Harrison County has settled the last two of four separate lawsuits against the sheriff’s department totaling nearly $87,000.
The most recent cases settled were with Mary A. Ward, who was awarded $30,000, and Ray Byrne, $10,000. Earlier, Lina M. Misamore’s case was settled for $20,000 and Danielle Smith’s for $26,500.
‘Basically, the decision is one by the insurance company calculating the amount of risk the county has for potential settlement,’ said John E. Colin, legal counsel for the Harrison County Commissioners.
The claims of Misamore and Ward, both of Corydon, Smith of New Salisbury and Byrne of Ramsey were filed Sept. 6, 2006, in U.S. District Court in New Albany by Louisville attorney Charles W. Miller of Miller & Faulkner law firm.
Plaintiffs Misamore, Smith and Ward claim they were subjected to a sexually hostile workforce environment while working in the sheriff’s department, and that nothing was done to correct the problems when they complained to the sheriff or county commissioners.
Each of the plaintiffs filed complaints of discrimination with the U.S. Equal Employment Opportunity Commission, which ultimately ruled each had a right to sue. Next, the U.S. Justice Dept. reviewed the cases, and in June of last year, notified the plaintiffs that it did not intend to sue. The claimants were give 90 days to file a civil suit.
Misamore claimed she was retaliated against for complaining about sexual harassment in the correction’s department, that the harassment was condoned by the sheriff, and that adverse employment actions, including ‘constructive discharge,’ were taken against her by supervisory personnel in the sheriff’s department.
Smith also claimed she was retaliated against for complaining about sexual harassment.
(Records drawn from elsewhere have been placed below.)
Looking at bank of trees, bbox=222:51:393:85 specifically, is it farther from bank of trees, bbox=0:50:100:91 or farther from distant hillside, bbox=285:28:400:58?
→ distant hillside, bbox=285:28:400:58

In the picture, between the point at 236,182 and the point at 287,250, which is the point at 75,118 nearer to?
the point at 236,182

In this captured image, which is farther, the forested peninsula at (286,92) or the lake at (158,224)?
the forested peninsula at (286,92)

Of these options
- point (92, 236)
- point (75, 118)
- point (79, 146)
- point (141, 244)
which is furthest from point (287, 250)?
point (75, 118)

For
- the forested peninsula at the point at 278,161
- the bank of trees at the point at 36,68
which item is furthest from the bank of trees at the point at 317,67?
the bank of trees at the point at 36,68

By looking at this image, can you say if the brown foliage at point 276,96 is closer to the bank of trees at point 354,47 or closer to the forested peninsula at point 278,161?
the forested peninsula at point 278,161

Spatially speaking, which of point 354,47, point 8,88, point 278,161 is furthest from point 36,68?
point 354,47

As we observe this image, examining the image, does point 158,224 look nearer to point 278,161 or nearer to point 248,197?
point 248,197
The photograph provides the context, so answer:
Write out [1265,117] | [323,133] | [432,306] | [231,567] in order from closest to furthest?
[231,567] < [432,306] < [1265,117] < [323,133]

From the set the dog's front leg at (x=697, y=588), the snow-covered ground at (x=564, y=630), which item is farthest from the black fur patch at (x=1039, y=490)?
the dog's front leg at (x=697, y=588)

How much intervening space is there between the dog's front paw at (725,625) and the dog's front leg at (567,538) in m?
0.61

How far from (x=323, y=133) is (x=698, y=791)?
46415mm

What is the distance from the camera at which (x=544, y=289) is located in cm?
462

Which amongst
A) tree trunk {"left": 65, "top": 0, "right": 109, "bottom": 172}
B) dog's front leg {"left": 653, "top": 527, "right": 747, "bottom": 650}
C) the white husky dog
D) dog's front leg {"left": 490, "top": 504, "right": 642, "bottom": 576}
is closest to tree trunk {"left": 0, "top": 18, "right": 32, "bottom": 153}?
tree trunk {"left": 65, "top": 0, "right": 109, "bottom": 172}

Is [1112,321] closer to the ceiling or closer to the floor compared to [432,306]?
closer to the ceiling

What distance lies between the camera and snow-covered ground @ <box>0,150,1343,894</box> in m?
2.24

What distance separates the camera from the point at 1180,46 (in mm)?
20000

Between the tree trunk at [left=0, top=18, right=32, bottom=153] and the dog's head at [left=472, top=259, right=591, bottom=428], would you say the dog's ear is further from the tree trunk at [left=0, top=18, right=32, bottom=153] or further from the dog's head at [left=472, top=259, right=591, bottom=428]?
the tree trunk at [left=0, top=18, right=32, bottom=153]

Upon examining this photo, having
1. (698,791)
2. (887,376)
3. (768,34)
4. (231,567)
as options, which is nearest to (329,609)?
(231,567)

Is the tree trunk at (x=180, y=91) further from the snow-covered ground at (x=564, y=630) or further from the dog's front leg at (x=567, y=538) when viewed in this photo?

Ward claimed she was retaliated against for filing the discrimination charge and that adverse employment actions were taken against her for complaining.
Byrne, who formerly served as the jail commander, also filed a charge of discrimination against the sheriff’s department with the EEOC alleging that he had been subjected to adverse employment actions, including termination, in retaliation for engaging in ‘protective activities’ under the Civil Rights Act, ‘or alternatively, for defendant Deatrick’s perception’ that Byrne had assisted the EEOC in its investigation.
The plaintiffs alleged they were subjected to a ‘workplace of unwelcome and highly offensive conduct, intimidation, ridicule and insult of a sexual nature that was so severe and pervasive that it altered the conditions of their respective employment and otherwise created a sexually hostile working environment.’
The plaintiffs also claim ‘the sexually hostile working environment of the … department was one that a reasonable person would find hostile and abusive … ‘
The plaintiffs said the sexually inappropriate conduct of the defendants was reported to commissioners as well as the sheriff, but no one took steps to correct the situation.